İfral TURGUT

Tarih: 06.07.2024 18:16

ARTIK BU SOLAN BAHÇEDE …

Facebook Twitter Linked-in

 

 

Azize Hanım, Faruk Nafiz Çamlıbel’in eşi. İki çocuklarıyla, mutlu, sıcak bir yuvada yaşamaktadırlar. Hastalanır Azize Hanım. Faruk Nafiz onu alır, dostu  Alaattin Yavaşça’ya götürür. “Bir baksan,” der.  Alaattin Yavaşça kadın doğum uzmanı, aynı zamanda bir hastanenin başhekimi ve  ünlü bir bestekardır. 

Kısa bir muayeneden sonra, canı sıkılır, bir şey söyleyemez dostuna, Yavaşça. "Pek emin olamadım. Benim bu konularda uzman bir hocam var. Bir de o görsün," der ve alır Çamlıbel'i, Ord. Profesör Doktor Kazım İsmail Gürkan’a götürür.

Detaylı bir muayene…İki doktorun teşhisi örtüşmüştür. Kazım Hoca, Alaattin Yavaşça’ya, "Alaaddin kardeşim, durum fena. Göğüsten başlamış tüm koltuk altını sarmış kanser. Mutlaka vücudun başka yerlerinde de metastaz yapmıştır. Bu hastayı hiçbir şekilde ameliyat etmek istemem. Hekim olarak ilaçlar verip ömrünün son demlerini mümkün olduğunca ağrısız geçirmesini sağlamaktan başka yapacağımız bir şey yok, "der. Artık tıp da çaresizdir.

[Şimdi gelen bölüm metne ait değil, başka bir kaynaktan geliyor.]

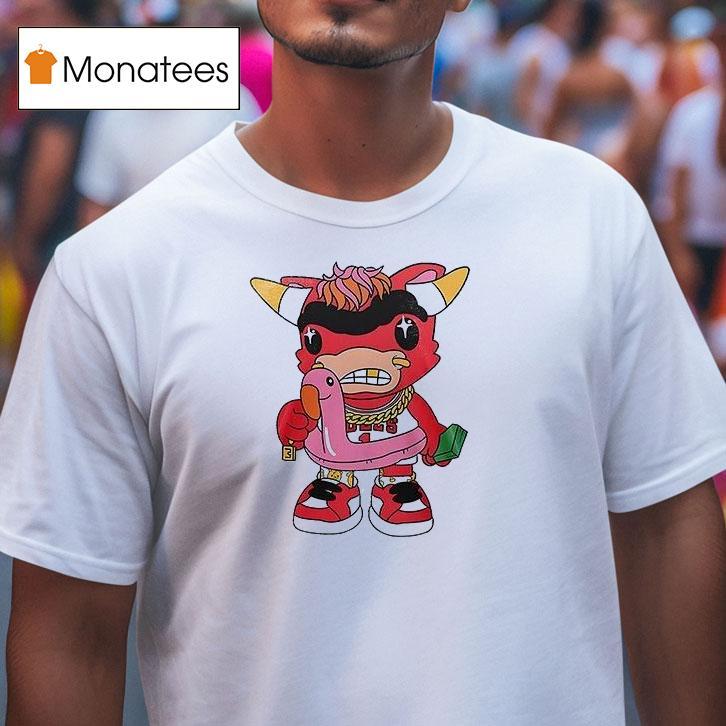 Chicago Bulls Benny Mascot Ar T Shirt Chicago Bulls Benny Mascot Ar T Shirt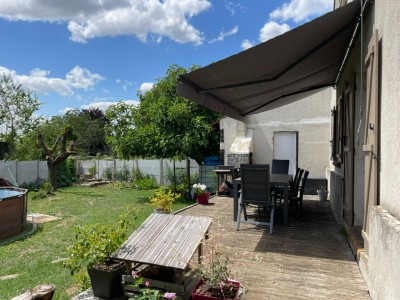 Maison briarde A VENDRE - ROZAY EN BRIE - 132 m2 - 320000 €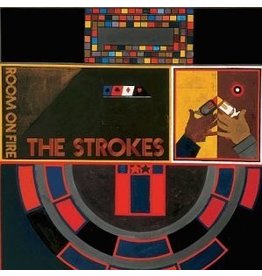 (LP) Strokes  - Room On Fire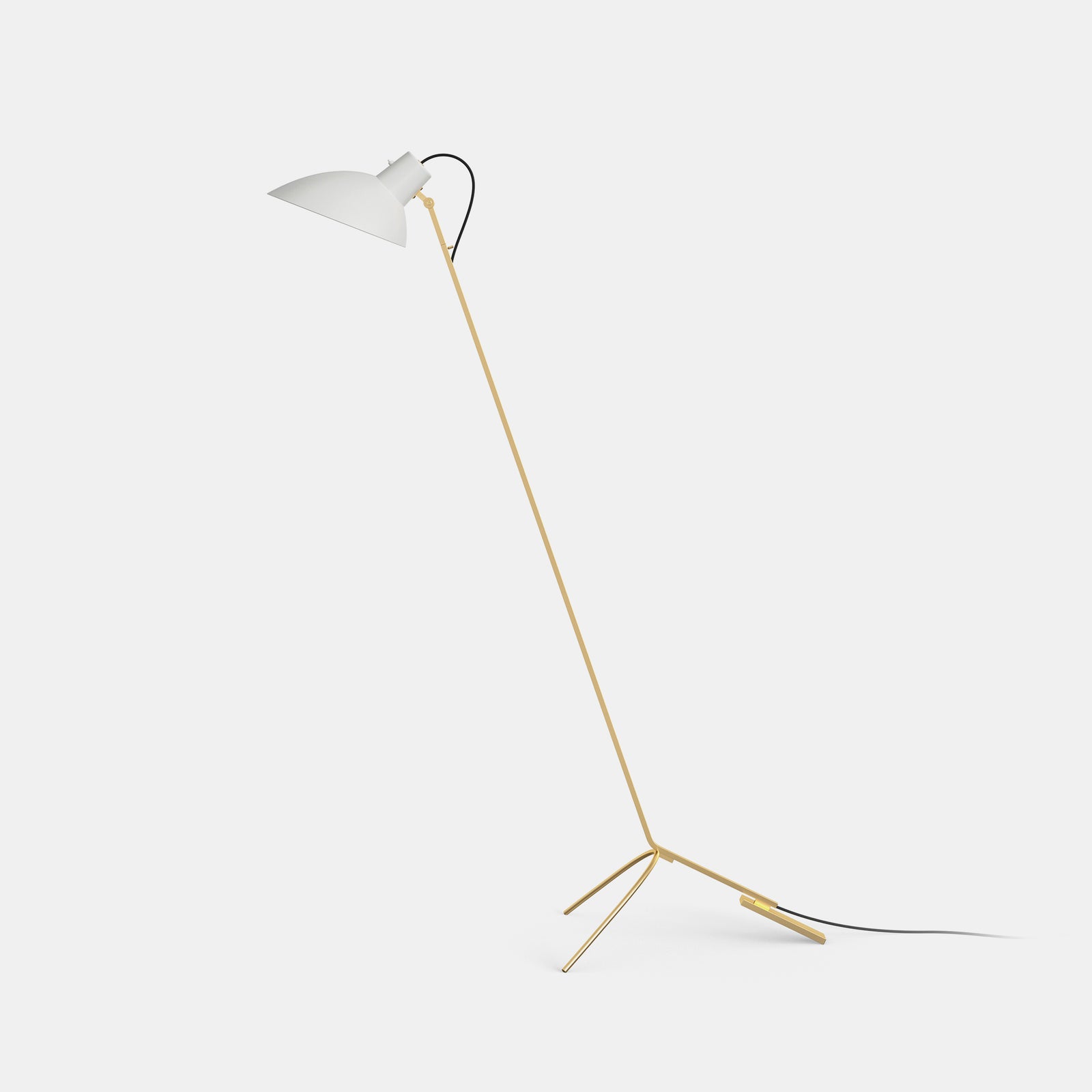 Brass Frame, White Reflector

Yıkılır Yavaşça. Böyle bir haber nasıl verilir ki? Aslında, böyle haberleri kim bilir kaç yüz kere, kaç bin kere vermiştir. Ama sevdiğin bir insana nasıl söylenir ki? Hem de Faruk Nafiz gibi     eşinin üzerine titreyen, ona delice sevdalı, kırılgan, duygulu bir adama. Dünyasını Azize Hanım üzerine kurmuş, onunla ve onun için yaşayan bir şair yüreğe. 

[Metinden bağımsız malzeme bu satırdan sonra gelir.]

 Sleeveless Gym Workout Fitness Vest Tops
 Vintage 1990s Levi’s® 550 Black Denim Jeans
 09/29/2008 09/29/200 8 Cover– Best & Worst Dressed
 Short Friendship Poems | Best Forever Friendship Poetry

Bestekar, koluna girer şairin. "Gel biraz yürüyelim üstat," der. Başlar bin dereden su getirmeye. Bir türlü anlatamaz. Aslında o anlatamadığını zanneder ama anlamıştır koca yürekli adam. Şairdir, aşk adamıdır, duygu adamıdır, o. 

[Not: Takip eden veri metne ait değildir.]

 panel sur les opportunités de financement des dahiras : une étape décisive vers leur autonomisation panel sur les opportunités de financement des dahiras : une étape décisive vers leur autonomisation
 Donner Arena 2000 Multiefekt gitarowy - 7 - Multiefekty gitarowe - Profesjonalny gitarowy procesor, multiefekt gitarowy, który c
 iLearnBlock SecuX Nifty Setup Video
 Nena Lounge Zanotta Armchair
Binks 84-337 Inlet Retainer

”Zülfünün yay gibi kuvvetli çelik tellerine,
Takılan gönlüm yıllarca peşinden gidecek.
Sen bir ahu gibi dağdan dağa kaçsan da yine,
Seni aşkım canavarlar gibi takip edecek,” diyen adamdır.

Dünya bir cennet bahçesiyse, Azize de o bahçenin bülbülüdür, O bahçede, o bülbül şakımıyorsa, sevenden de sevilenden de bahsetmek mümkün müdür?

Bir süre, çaresizce elinden gelen her şeyi yapar, Faruk Nafiz ama sonra kaçınılmaz son gelir ve eşi vefat eder. Haftalarca kendine gelemez Faruk Nafiz.

Aradan zaman geçer ve tekrar Alaattin Yavaşça’ya gider  z. Hala çok üzgündür. Fazla konuşamaz. Cebinden bir kağıt çıkarır ve verir can dostuna. “Bunu besteler misin,” der.   

Besteler elbet. İşte o şarkı ve o günden sonraki Faruk Nafiz’in dünyası:

Artık bu solan bahçede bülbüllere yer yok. 

Bir yer ki, sevenler sevilenlerden eser yok.

Bezminde kadeh kırdığımız sevgililer yok.

Bir yer ki, sevenler sevilenlerden eser yok.

 

SEVMEK Mİ GÜZEL, SEVİLMEK Mİ, DİYE SORMAYACAĞIM.